[LONDON] Britain's top share index hit a six-week high on Wednesday, helped by gains for energy stocks following a rise in oil.
Education and media group Pearson lead the market higher after saying it expected to return to growth in 2015.
The benchmark FTSE 100 index rose for a fifth straight session and was up 0.9 per cent at 6,677.81 points by 1517 GMT after hitting an intra-day peak of 6,699.59, the highest since early December.
The UK Oil and Gas index, up 2.1 per cent, led the sectoral gainers, tracking a rise of 2.7 per cent in crude oil prices. BP, BG Group and Royal Dutch Shell rose between 1.1 per cent and 4.5 per cent.

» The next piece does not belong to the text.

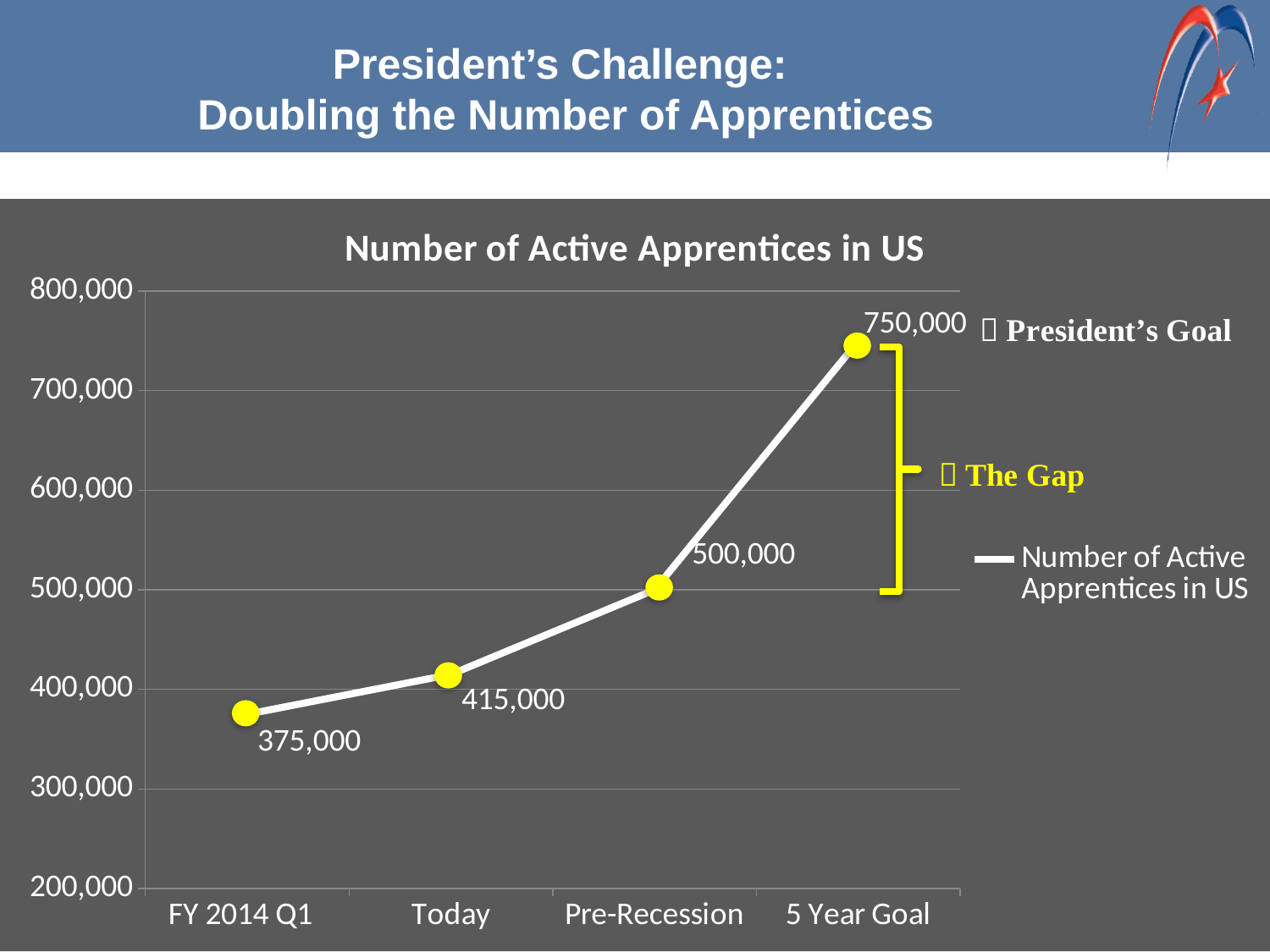
Which category has the highest number of active apprentices? 5 Year Goal What is the number of active apprentices for Pre-Recession? 500,000 Which category has the lowest number of active apprentices? FY 2014 Q1 What kind of chart is shown on the slide? Line chart What is the number of active apprentices for Today? 415,000 How many data points are plotted on the chart? 4 What is the difference between the 5 Year Goal and the Pre-Recession value? 250,000 What is the number of active apprentices for FY 2014 Q1? 375,000 Which is larger, the value for Today or the value for Pre-Recession? Pre-Recession Do the values rise or fall from FY 2014 Q1 to 5 Year Goal? Rise What is the difference between the Today value and the FY 2014 Q1 value? 40,000 What is the value for the 5 Year Goal? 750,000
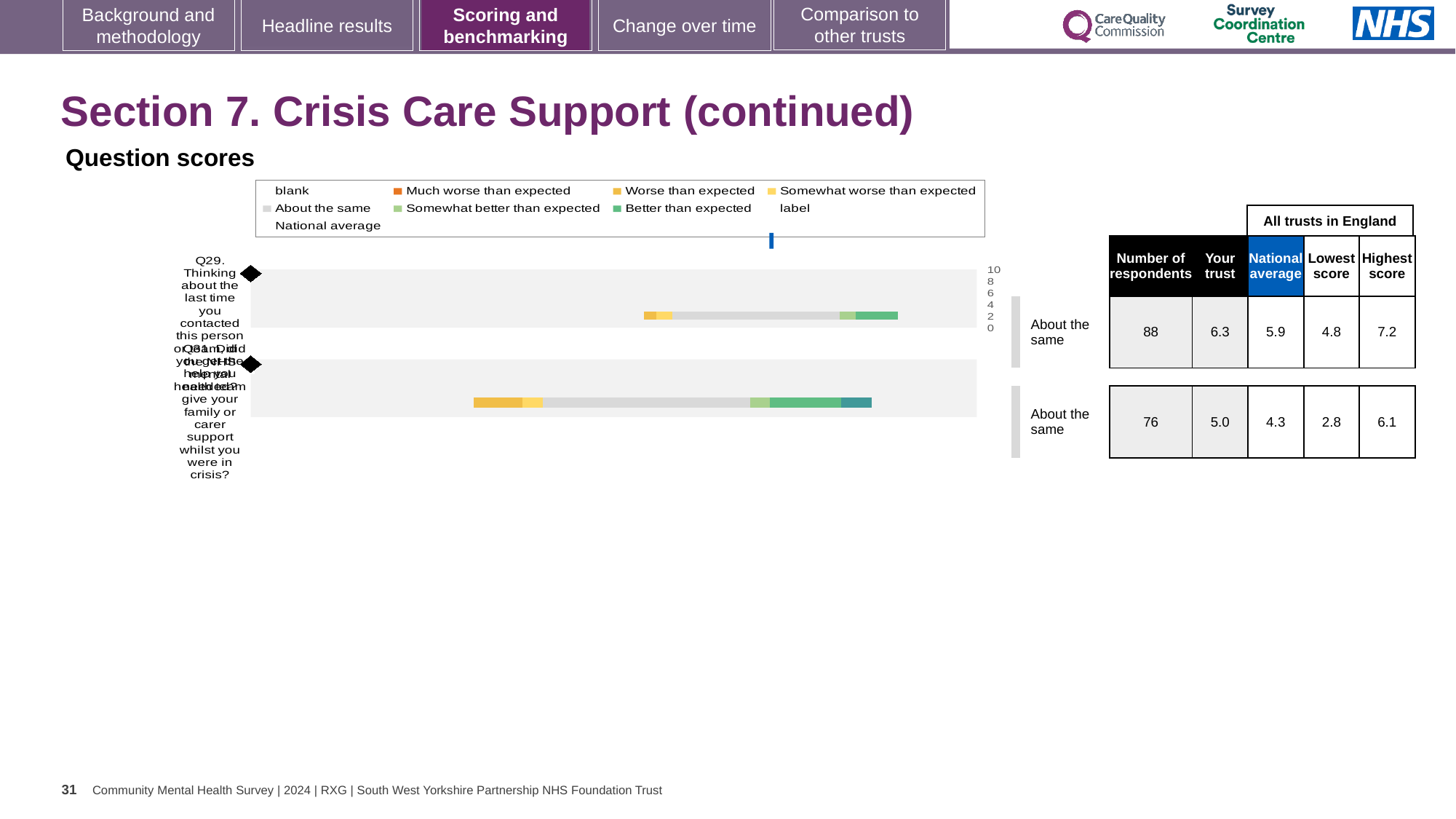
In the table next to the chart, what is the highest score among all trusts in England for Q31? 6.1 In the table next to the chart, what is the national average for Q31? 4.3 In the table next to the chart, what is the lowest score among all trusts in England for Q29? 4.8 How many questions (categories) are plotted in the question scores chart? 2 What is the difference between the 'Your trust' score and the national average for Q31 in the table? 0.7 What kind of chart is used to show the question scores on this slide? bar chart Which question has the higher 'Your trust' score in the table, Q29 or Q31? Q29 In the table next to the chart, what is the number of respondents for Q29? 88 What is the highest value shown on the chart's score axis? 10 In the table next to the chart, what is the 'Your trust' score for Q29? 6.3 What is the benchmark category shown for Q29 and Q31 next to the chart? About the same What is the difference between the highest and lowest scores for Q29 in the table? 2.4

"We are witnessing a relief rally as stronger oil prices have prompted some people to build positions in energy stocks. Investors are also positioning ahead of tomorrow's likely announcement of a bond-buying programme by the European Central Bank," said Mike Jarman, chief strategist at H2O Markets.
Among the day's sharpest movers, Pearson was the top FTSE 100 gainer, adding 4.4 per cent, after the group said it expected adjusted earnings per share of between 75 and 80 pence in 2015, up from the 66 pence it expects for last year.
"The desire for education materials has driven them on, continuing a pretty impressive performance they've had over the last 12 months," said Alastair McCaig, market analyst at IG.
British telecom firm BT Group rose 1.2 per cent, outperforming the broader market. Traders cited a report in German Manager Magazine saying that Deutsche Telekom and BT were discussing partnerships between their enterprise businesses and in procurement.
Among big fallers, Sports Direct slipped 6.8 per cent after founder Mike Ashley cut his stake in the retailer to 55 per cent. Engineer Weir Group fell 1.4 per cent after JP Morgan cut its stance on the stock to "underweight" from "neutral".
Mid-cap oil producer Afren slumped 18.8 per cent after saying it was reviewing its capital expenditure budget and talking with lenders to amend credit facilities.